>> Start
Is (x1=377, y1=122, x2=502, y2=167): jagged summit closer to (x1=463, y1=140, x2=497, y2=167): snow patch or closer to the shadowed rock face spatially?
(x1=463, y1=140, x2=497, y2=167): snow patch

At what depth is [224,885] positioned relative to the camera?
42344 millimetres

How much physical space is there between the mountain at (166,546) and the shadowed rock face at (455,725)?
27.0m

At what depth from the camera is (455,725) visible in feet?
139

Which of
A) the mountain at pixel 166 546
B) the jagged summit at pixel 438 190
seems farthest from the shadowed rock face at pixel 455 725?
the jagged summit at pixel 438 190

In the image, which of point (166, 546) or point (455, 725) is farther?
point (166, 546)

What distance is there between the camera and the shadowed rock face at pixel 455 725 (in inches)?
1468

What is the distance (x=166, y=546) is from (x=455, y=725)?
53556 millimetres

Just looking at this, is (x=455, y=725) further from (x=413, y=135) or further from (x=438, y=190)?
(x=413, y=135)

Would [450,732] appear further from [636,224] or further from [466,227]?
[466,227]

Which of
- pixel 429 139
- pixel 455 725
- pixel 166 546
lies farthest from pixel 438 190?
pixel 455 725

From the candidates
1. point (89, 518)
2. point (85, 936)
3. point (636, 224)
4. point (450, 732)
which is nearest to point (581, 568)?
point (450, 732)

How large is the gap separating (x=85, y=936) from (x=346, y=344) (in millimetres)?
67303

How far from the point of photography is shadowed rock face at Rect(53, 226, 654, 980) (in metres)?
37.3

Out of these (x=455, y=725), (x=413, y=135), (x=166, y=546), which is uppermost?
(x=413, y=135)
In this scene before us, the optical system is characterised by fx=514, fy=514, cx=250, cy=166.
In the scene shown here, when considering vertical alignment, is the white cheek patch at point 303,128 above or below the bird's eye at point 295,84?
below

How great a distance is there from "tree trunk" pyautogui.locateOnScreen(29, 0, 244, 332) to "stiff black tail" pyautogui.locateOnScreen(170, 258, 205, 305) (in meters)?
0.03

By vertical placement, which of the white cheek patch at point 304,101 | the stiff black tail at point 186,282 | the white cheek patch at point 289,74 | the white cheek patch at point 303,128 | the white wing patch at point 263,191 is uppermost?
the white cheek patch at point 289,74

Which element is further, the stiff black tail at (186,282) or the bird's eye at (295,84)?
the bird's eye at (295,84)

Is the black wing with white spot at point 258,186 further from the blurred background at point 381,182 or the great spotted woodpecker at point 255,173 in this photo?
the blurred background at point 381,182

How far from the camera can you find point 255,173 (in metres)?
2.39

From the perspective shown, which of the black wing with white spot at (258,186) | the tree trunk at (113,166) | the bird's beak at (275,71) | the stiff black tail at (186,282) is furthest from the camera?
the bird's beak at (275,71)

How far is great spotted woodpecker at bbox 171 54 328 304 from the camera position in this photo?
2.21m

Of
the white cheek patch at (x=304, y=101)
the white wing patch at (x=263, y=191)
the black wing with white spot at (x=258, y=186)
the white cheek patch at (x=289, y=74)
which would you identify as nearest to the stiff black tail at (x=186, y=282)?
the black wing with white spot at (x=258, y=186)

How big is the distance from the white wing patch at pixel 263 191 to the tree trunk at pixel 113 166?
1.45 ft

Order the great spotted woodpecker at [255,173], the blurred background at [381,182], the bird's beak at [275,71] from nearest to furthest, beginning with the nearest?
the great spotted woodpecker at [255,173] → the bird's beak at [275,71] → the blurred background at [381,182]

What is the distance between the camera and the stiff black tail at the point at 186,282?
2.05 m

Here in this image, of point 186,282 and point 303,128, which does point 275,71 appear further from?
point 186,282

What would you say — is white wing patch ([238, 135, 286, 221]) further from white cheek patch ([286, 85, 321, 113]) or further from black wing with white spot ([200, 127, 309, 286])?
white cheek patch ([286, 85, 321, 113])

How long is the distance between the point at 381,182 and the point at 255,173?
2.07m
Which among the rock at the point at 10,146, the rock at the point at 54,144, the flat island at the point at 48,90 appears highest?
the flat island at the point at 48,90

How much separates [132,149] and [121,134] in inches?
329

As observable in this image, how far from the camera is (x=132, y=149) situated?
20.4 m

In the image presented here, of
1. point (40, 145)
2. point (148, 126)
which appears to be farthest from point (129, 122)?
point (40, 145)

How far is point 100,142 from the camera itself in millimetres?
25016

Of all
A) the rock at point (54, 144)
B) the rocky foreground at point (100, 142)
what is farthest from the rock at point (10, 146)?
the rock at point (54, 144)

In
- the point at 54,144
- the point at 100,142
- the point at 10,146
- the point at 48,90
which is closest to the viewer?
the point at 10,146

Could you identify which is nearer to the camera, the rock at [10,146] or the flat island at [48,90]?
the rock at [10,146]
>> End
### Set problem
Transcribe all of the entries without altering anything.

### Answer for the task
Is (x1=377, y1=122, x2=502, y2=167): jagged summit closer to (x1=463, y1=140, x2=497, y2=167): snow patch or closer to the shadowed rock face spatially?
(x1=463, y1=140, x2=497, y2=167): snow patch

At what depth is [224,885] positioned relative to the camera?
42344 millimetres

How much physical space is there between the mountain at (166,546) and the shadowed rock face at (455,725)?
27.0m

At what depth from the camera is (455,725) visible in feet?
139

Which of
A) the mountain at pixel 166 546
B) the jagged summit at pixel 438 190
seems farthest from the shadowed rock face at pixel 455 725?
the jagged summit at pixel 438 190

In the image, which of point (166, 546) or point (455, 725) is farther?
point (166, 546)

What distance is there between the camera and the shadowed rock face at pixel 455 725 (in inches)?
1468

What is the distance (x=166, y=546) is from (x=455, y=725)?
53556 millimetres

Just looking at this, is (x=455, y=725) further from (x=413, y=135) or further from (x=438, y=190)?
(x=413, y=135)

Would [450,732] appear further from [636,224] or further from [466,227]?
[466,227]

Which of
- pixel 429 139
- pixel 455 725
- pixel 166 546
lies farthest from pixel 438 190?
pixel 455 725

From the candidates
1. point (89, 518)
2. point (85, 936)
3. point (636, 224)
4. point (450, 732)
which is nearest to point (581, 568)?
point (450, 732)

How large is the gap separating (x=85, y=936) from (x=346, y=344) (in millimetres)?
67303

How far from the point of photography is shadowed rock face at Rect(53, 226, 654, 980) (in metres)?
37.3

Out of these (x=455, y=725), (x=413, y=135), (x=166, y=546), which is uppermost?
(x=413, y=135)
In this scene before us, the optical system is characterised by fx=514, fy=514, cx=250, cy=166.
In the scene shown here, when considering vertical alignment, is the white cheek patch at point 303,128 above or below the bird's eye at point 295,84?
below

How great a distance is there from "tree trunk" pyautogui.locateOnScreen(29, 0, 244, 332) to "stiff black tail" pyautogui.locateOnScreen(170, 258, 205, 305) (in meters)?
0.03

By vertical placement, which of the white cheek patch at point 304,101 | the stiff black tail at point 186,282 | the white cheek patch at point 289,74 | the white cheek patch at point 303,128 | the white wing patch at point 263,191 is uppermost?
the white cheek patch at point 289,74

Which element is further, the stiff black tail at (186,282) or the bird's eye at (295,84)?
the bird's eye at (295,84)

Is the black wing with white spot at point 258,186 further from the blurred background at point 381,182 or the great spotted woodpecker at point 255,173 in this photo?
the blurred background at point 381,182

How far from the camera can you find point 255,173 (in metres)?
2.39

From the perspective shown, which of the black wing with white spot at (258,186) | the tree trunk at (113,166) | the bird's beak at (275,71) | the stiff black tail at (186,282) is furthest from the camera?
the bird's beak at (275,71)

How far is great spotted woodpecker at bbox 171 54 328 304 from the camera position in this photo?
2.21m

Of
the white cheek patch at (x=304, y=101)
the white wing patch at (x=263, y=191)
the black wing with white spot at (x=258, y=186)
the white cheek patch at (x=289, y=74)
which would you identify as nearest to the stiff black tail at (x=186, y=282)?
the black wing with white spot at (x=258, y=186)

How big is the distance from the white wing patch at pixel 263 191 to the tree trunk at pixel 113 166?
1.45 ft

Order the great spotted woodpecker at [255,173], the blurred background at [381,182], the bird's beak at [275,71] from nearest to furthest, beginning with the nearest?
the great spotted woodpecker at [255,173] → the bird's beak at [275,71] → the blurred background at [381,182]

What is the distance between the camera and the stiff black tail at the point at 186,282?
2.05 m

Here in this image, of point 186,282 and point 303,128, which does point 275,71 appear further from?
point 186,282

What would you say — is white wing patch ([238, 135, 286, 221]) further from white cheek patch ([286, 85, 321, 113]) or further from black wing with white spot ([200, 127, 309, 286])?
white cheek patch ([286, 85, 321, 113])

How long is the distance between the point at 381,182 and the point at 255,173?
2.07m
Which among the rock at the point at 10,146, the rock at the point at 54,144, the flat island at the point at 48,90 appears highest?
the flat island at the point at 48,90

How much separates [132,149] and [121,134] in inches?
329

As observable in this image, how far from the camera is (x=132, y=149) situated?
20.4 m

In the image presented here, of
1. point (40, 145)
2. point (148, 126)
which appears to be farthest from point (129, 122)?
point (40, 145)

How far is point 100,142 from the camera itself in millimetres?
25016

Of all
A) the rock at point (54, 144)
B) the rocky foreground at point (100, 142)
what is farthest from the rock at point (10, 146)?
the rock at point (54, 144)

In
- the point at 54,144
- the point at 100,142
- the point at 10,146
- the point at 48,90
which is closest to the viewer?
the point at 10,146

Could you identify which is nearer to the camera, the rock at [10,146] or the flat island at [48,90]?
the rock at [10,146]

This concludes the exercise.